Making sense of the proposed decontrol of sugar sector

The debate is again on the wisdom of leaving everything to the market


Prasanna Mohanty | December 5, 2012

It isn’t only about the FDI in retail. The union government is facing strong opposition in virtually every attempt it is making to open up the economy to the market forces. The farmers’ agitation over the proposed decontrol of sugar industry is only the latest.

Led from the front by former army chief General (retired) VK Singh and convenor of the Rashtriya Kisan Mazdoor Sangathan (RKMS) VM Singh, hundreds of sugarcane farmers of northern states held a daylong demonstration at Jantar Mantar in New Delhi on December 4 and have threatened to intensify their agitation if the government went ahead and freed the sugar industry from all controls. Their fear is that this will leave them completely at the mercy of the sugar mills.

Also read: Farmers protest govt push for sugar sector deregulation

The government has indicated its inclination to do so as per the recommendations of the Rangarajan committee report on regulation of sugar sector, which was submitted in October this year. Some of the key elements of the report are: (a) retain fair and remunerative price (FRP) announced by the centre every year as the minimum price of sugarcane but dismantle the state advised price (SAP), which the states announce, fixing the minimum price of sugarcane at a much higher than FRP price; (b) in addition to FRP, the farmers to get 70 percent share of the revenue generated by the mills for sugar and sugar by-products (at ex-mill prices) to be announced by the state governments; (c) dismantle sugar mills’ obligation to supply a part of their sugar production to the PDS system at a lower price (levy sugar); (d) dismantle the mechanism of regulated release of non-levy sugar to the market; (e) allow free import and export of sugar (f) cane area reservation be phased out and (g) dismantle mandatory requirement of jute packing.

On the face of it, the recommendations seem quite logical and sound. A 70 percent revenue share (which would also mean a part of the profits) is as good a deal for the farmers as any. (It is based on the calculation of cost incurred by farmers and millers). But the devil lies in the detail. For one, the report hasn’t spelt out how this will be ensured except saying that the state governments will be announcing the ex-mill prices of sugar and its byproducts – molasses, bagasse (cane fibre) and press mud (used in paper industries) – once every six months. And that the revenue share is based on a recovery rate of 10.31 per cent (of sugar from the sugarcane).

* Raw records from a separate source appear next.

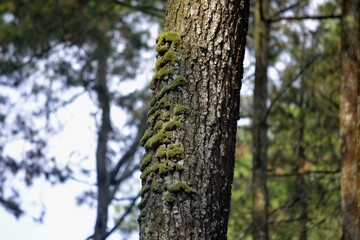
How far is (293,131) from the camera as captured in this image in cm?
1678

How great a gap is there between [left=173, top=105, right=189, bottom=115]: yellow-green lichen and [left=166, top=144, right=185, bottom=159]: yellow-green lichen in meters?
0.17

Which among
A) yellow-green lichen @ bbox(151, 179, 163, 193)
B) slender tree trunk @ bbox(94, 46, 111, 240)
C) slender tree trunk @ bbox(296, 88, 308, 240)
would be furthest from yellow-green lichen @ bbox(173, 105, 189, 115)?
slender tree trunk @ bbox(94, 46, 111, 240)

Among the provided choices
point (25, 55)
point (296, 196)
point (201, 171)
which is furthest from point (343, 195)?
point (25, 55)

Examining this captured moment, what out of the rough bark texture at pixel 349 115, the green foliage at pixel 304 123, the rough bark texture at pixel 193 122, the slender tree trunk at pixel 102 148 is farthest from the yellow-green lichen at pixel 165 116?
the green foliage at pixel 304 123

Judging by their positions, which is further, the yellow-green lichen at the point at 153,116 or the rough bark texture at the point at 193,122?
the yellow-green lichen at the point at 153,116

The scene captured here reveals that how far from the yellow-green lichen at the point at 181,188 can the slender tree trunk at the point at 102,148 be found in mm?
9542

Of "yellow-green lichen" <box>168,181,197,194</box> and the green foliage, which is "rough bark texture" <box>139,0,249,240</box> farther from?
the green foliage

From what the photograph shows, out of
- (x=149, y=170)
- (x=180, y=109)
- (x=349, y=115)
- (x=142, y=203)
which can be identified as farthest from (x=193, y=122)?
(x=349, y=115)

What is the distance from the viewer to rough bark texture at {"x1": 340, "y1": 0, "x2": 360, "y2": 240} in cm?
878

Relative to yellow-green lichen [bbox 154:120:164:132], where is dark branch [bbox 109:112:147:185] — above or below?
above

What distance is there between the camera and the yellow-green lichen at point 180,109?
4113 millimetres

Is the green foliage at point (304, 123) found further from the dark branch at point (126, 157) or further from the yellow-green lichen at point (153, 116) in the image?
the yellow-green lichen at point (153, 116)

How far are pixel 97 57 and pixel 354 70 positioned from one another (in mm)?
8341

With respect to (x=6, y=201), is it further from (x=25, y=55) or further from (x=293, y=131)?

Sompal, former union agriculture minister who has been fighting for the farmers’ rights, says, “If the government can enforce that the farmers get 70 per cent of revenue on realisation basis, this (decontrol of sugar sector) will be ideal. We have been advocating for this for more than 30 years”. The key, he says, lies in “ensuring” that the farmers get their dues, and not leaving it to the sugar mills which will not give the farmers their dues. His suggestion: enforce it through the Essential Commodities Act.

His only “difference of opinion” is regarding de-control of sugar byproducts which has been left to the state governments in the Rangarajan committee report. All reforms should be attempted at one go. Leaving a part of it to the state government may distort the entire process, he warns. More so, he says, since now the byproducts constitute the major chunk of revenue generation of the sugar mills.

But the farmers are not convinced. They want the government to reject the Rangarajan committee report.

VM Singh of the Rashtriya Kisan Mazdoor Sangathan says the new regime would mean substantially lower price of sugarcane to the farmers. For one, he says, SAP is always higher than FRP. Last year, UP had fixed SAP at Rs 240-250 per quintal while FRP was Rs 145-150 per quintal. Secondly, he says, since revenue calculation is based on a recovery rate of 10.31 per cent, it will mean a lower price for the farmers of the northern states where the recovery rate is 8 to 9.5 per cent. The new regime will benefit the southern states (with tropical climate) more as the recovery rate there is between 12 to 14 per cent (due to climatic factors and a longer harvesting period). Thirdly, what happens if the sugar prices drastically fall? Or the mills claim to be making loses? How will the farmers recover their investment? In fact, Singh reflects the main concern of the farmers when he says, “Why should farmers allow themselves to be in a situation where their interests are not protected?”

In fact, in a letter to the prime minister last month, Singh opposed the Rangarajan committee recommendations by saying that it would mean going back to the pre-1966 situation when the sugar sector was unfettered. In 1966, the government brought in the Sugarcane Control Order and started fixing FRP. He writes: “The mills will take advantage of its monopoly and the farmers who do not have any negotiating power will be discriminated against and paid different rates as compared to uniform rates in the present system…”

That is not all. He also fears that by not regulating release of the non-levy sugar the government will give the sugar mills an opportunity to hoard and make a killing at the cost of the consumers. Right now, the government decides when the mills should release sugar to the market for open sale.